Arrival of Strangers - The Last 500 Years



"I was angry since I... observed the devastating effects of this [Indian Act enfranchisement] policy on so many women... It was not only my Indian sisters who suffered, it was the Indian babies who, born in tents while their parents hunted and trapped, were never registered under the Indian Act. It was the Indian war veteran who returned home to discover he was no longer Indian. It was the educated man who lost Indian status when he became a minister."

- Mary Two-Axe Earley, quoted in "Native Women and the Indian Act: The Struggle for Justice, the Robert S. Litvak Memorial Award"

In many Aboriginal cultures, women have significant leadership roles and property rights. In the 1800s, non-Aboriginal society held quite different views. The provisions of early Indian Acts eliminated women's traditional roles, and assigned them a status similar to that of women in mainstream Victorian and Edwardian society.

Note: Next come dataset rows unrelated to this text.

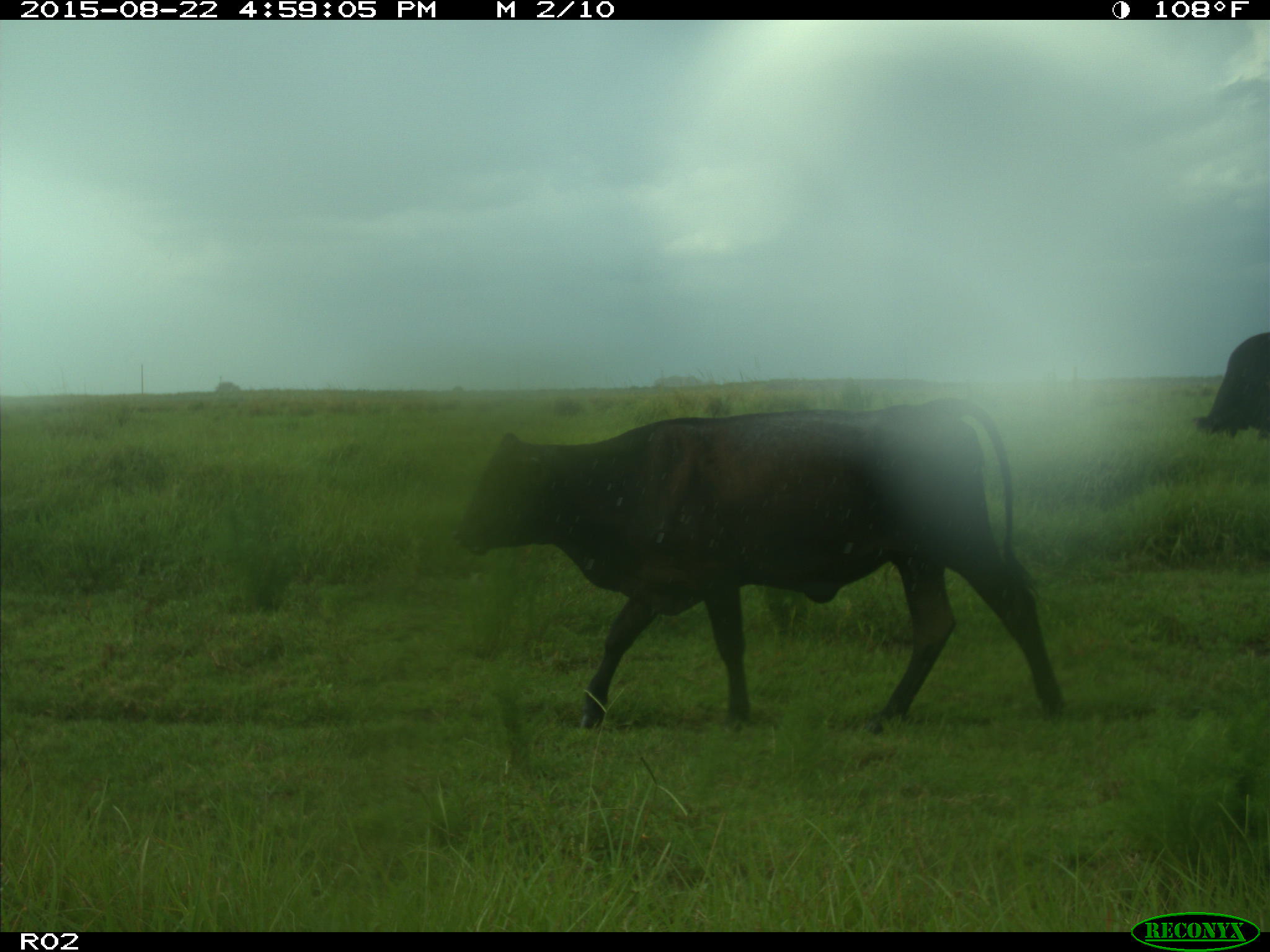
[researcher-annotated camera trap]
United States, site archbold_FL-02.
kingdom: Animalia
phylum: Chordata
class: Mammalia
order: Artiodactyla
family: Bovidae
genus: Bos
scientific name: Bos taurus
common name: domestic cow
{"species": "Bos taurus (domestic cow)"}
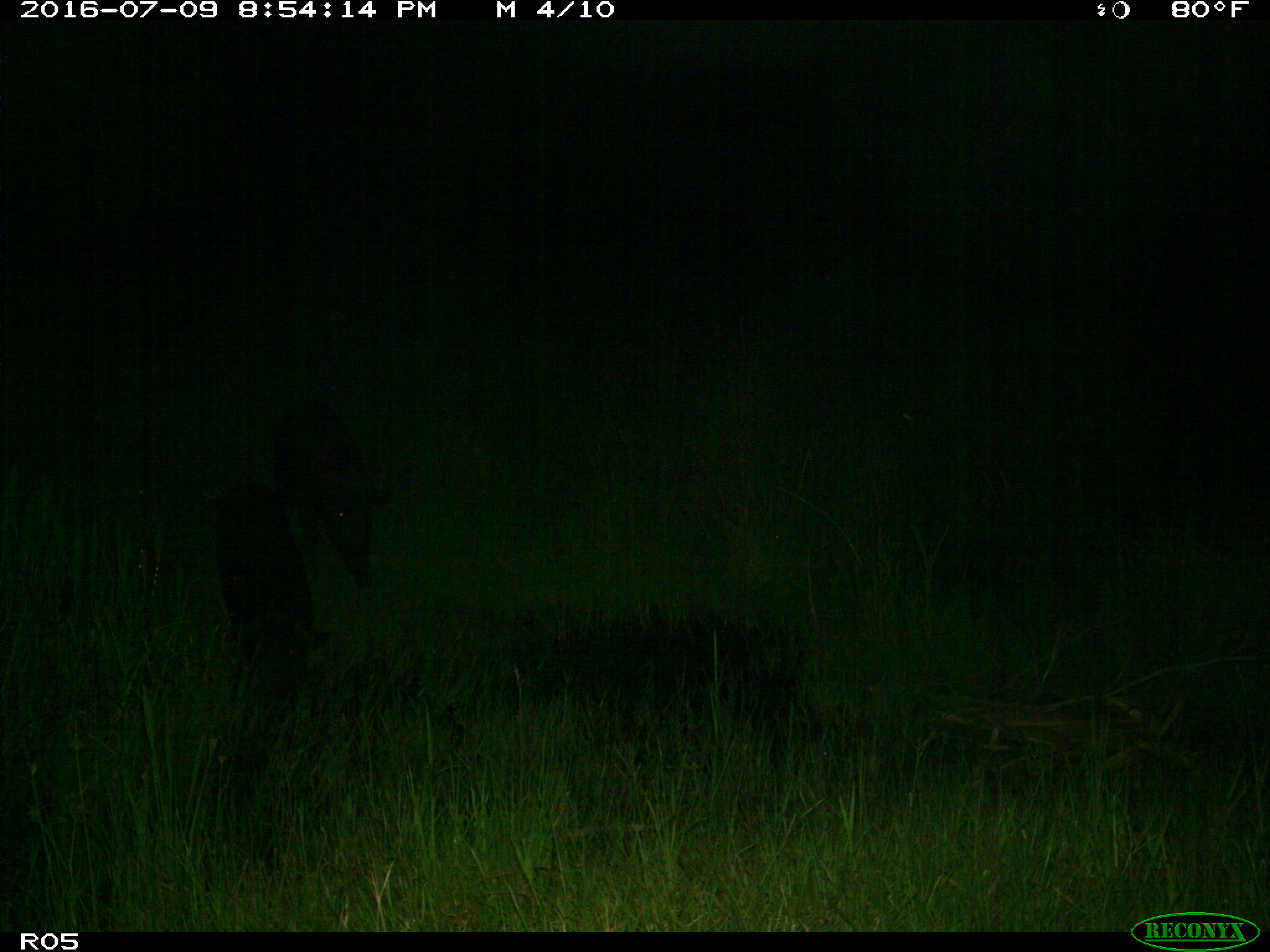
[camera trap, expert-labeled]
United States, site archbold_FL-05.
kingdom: Animalia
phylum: Chordata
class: Mammalia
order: Artiodactyla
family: Suidae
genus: Sus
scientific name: Sus scrofa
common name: wild boar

After 1869, Indian women who married non-Indian men lost their Indian status. These provisions remained in force until the passage of Bill C-31 in 1985. In the 1960s and 1970s, Indian women asserted their rights to Indian status in the international forum. They viewed male-dominated Aboriginal political organizations as ineffective and slow to respond to their political aspirations. Some Aboriginal women took more direct political action. Mary Two-Axe Earley, who led the organization Indian Rights for Indian Women in the 1960s, was the first woman to have her status reinstated under Bill C-31.